_Task brief_
Quote the portion of the mount-notification patch review that runs from "Re: [PATCH 3/7]" up to and including "added for that.", word for word.

_Page extract_
* * * * *

Re: [PATCH 3/7] vfs: Add a mount-notification facility

From: Jann Horn
Date: Tue May 28 2019 - 16:10:15 EST


On Tue, May 28, 2019 at 6:05 PM David Howells <dhowells@xxxxxxxxxx> wrote:
> Add a mount notification facility whereby notifications about changes in
> mount topology and configuration can be received. Note that this only
> covers vfsmount topology changes and not superblock events. A separate
> facility will be added for that.
[...]
> @@ -172,4 +167,18 @@ static inline void notify_mount(struct mount *changed,
> u32 info_flags)
> {
> atomic_inc(&changed->mnt_notify_counter);
> +
> +#ifdef CONFIG_MOUNT_NOTIFICATIONS
> + {
> + struct mount_notification n = {
> + .watch.type = WATCH_TYPE_MOUNT_NOTIFY,
> + .watch.subtype = subtype,
> + .watch.info = info_flags | sizeof(n),
> + .triggered_on = changed->mnt_id,
> + .changed_mount = aux ? aux->mnt_id : 0,
> + };
> +
> + post_mount_notification(changed, &n);
> + }
> +#endif
> }
[...]
> +void post_mount_notification(struct mount *changed,
> + struct mount_notification *notify)
> +{
> + const struct cred *cred = current_cred();

This current_cred() looks bogus to me. Can't mount topology changes
come from all sorts of places? For example, umount_mnt() from
umount_tree() from dissolve_on_fput() from __fput(), which could
happen pretty much anywhere depending on where the last reference gets
dropped?

> + struct path cursor;
> + struct mount *mnt;
> + unsigned seq;
> +
> + seq = 0;
> + rcu_read_lock();
> +restart:
> + cursor.mnt = &changed->mnt;
> + cursor.dentry = changed->mnt.mnt_root;
> + mnt = real_mount(cursor.mnt);
> + notify->watch.info &= ~WATCH_INFO_IN_SUBTREE;
> +
> + read_seqbegin_or_lock(&rename_lock, &seq);
> + for (;;) {
> + if (mnt->mnt_watchers &&
> + !hlist_empty(&mnt->mnt_watchers->watchers)) {
> + if (cursor.dentry->d_flags & DCACHE_MOUNT_WATCH)

* * * * *

_Raw data_

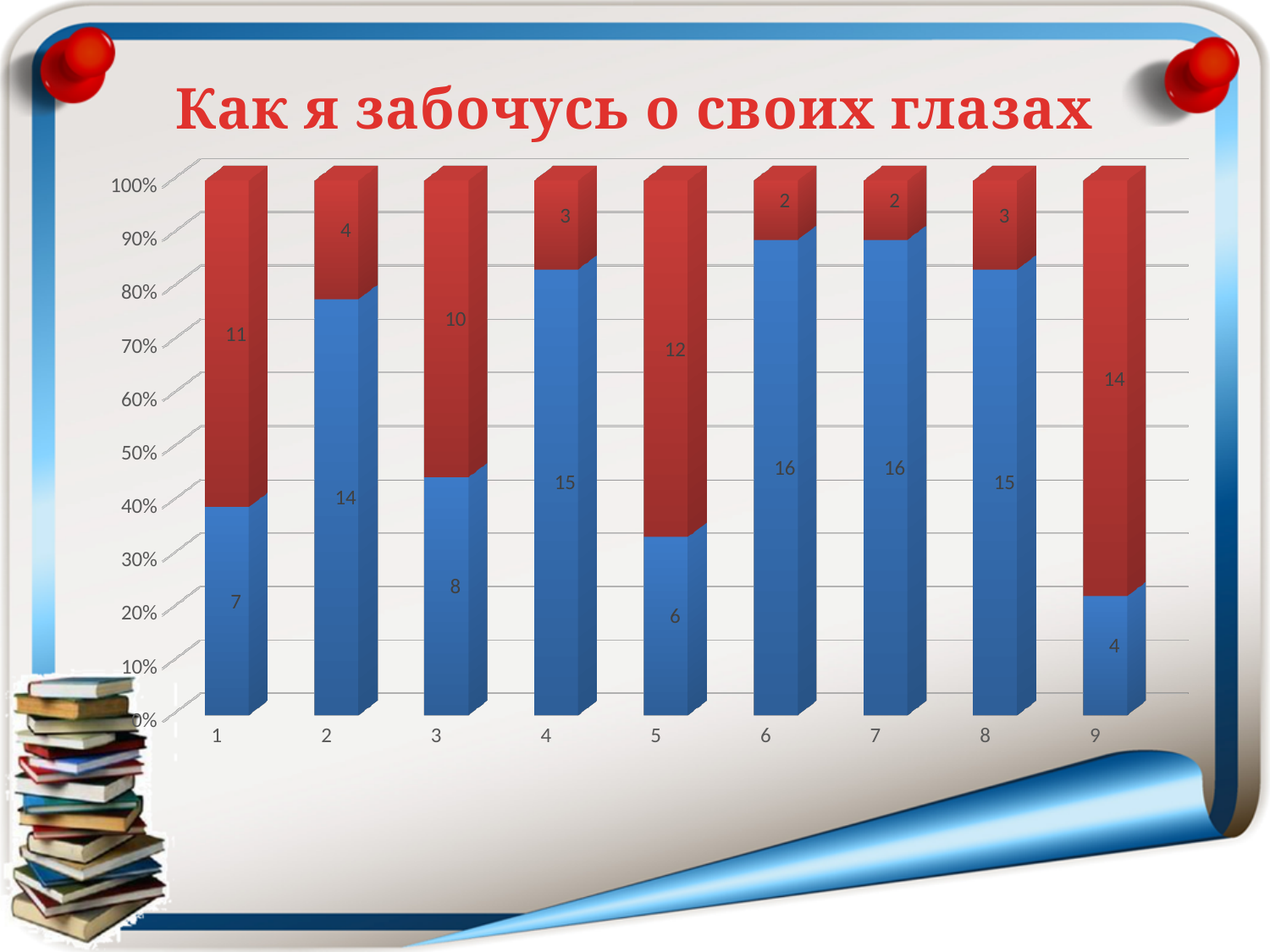
What is the total of the stacked bar for category 1? 18 Which category has the highest red segment value? 9 What is the value of the blue segment for category 4? 15 What is the value of the red segment for category 5? 12 What is the value of the red segment for category 9? 14 How many categories are shown on the x axis? 9 What kind of chart is shown on the slide? Stacked bar chart What is the value of the blue segment for category 1? 7 What is the title of the chart? Как я забочусь о своих глазах What is the difference between the blue and red segment values for category 3? 2 Is the blue segment value for category 6 larger than the blue segment value for category 2? Yes, 16 is larger than 14 Which category has the lowest blue segment value? 9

* * * * *

_Answer section_
Re: [PATCH 3/7] vfs: Add a mount-notification facility

From: Jann Horn
Date: Tue May 28 2019 - 16:10:15 EST


On Tue, May 28, 2019 at 6:05 PM David Howells <dhowells@xxxxxxxxxx> wrote:
> Add a mount notification facility whereby notifications about changes in
> mount topology and configuration can be received. Note that this only
> covers vfsmount topology changes and not superblock events. A separate
> facility will be added for that.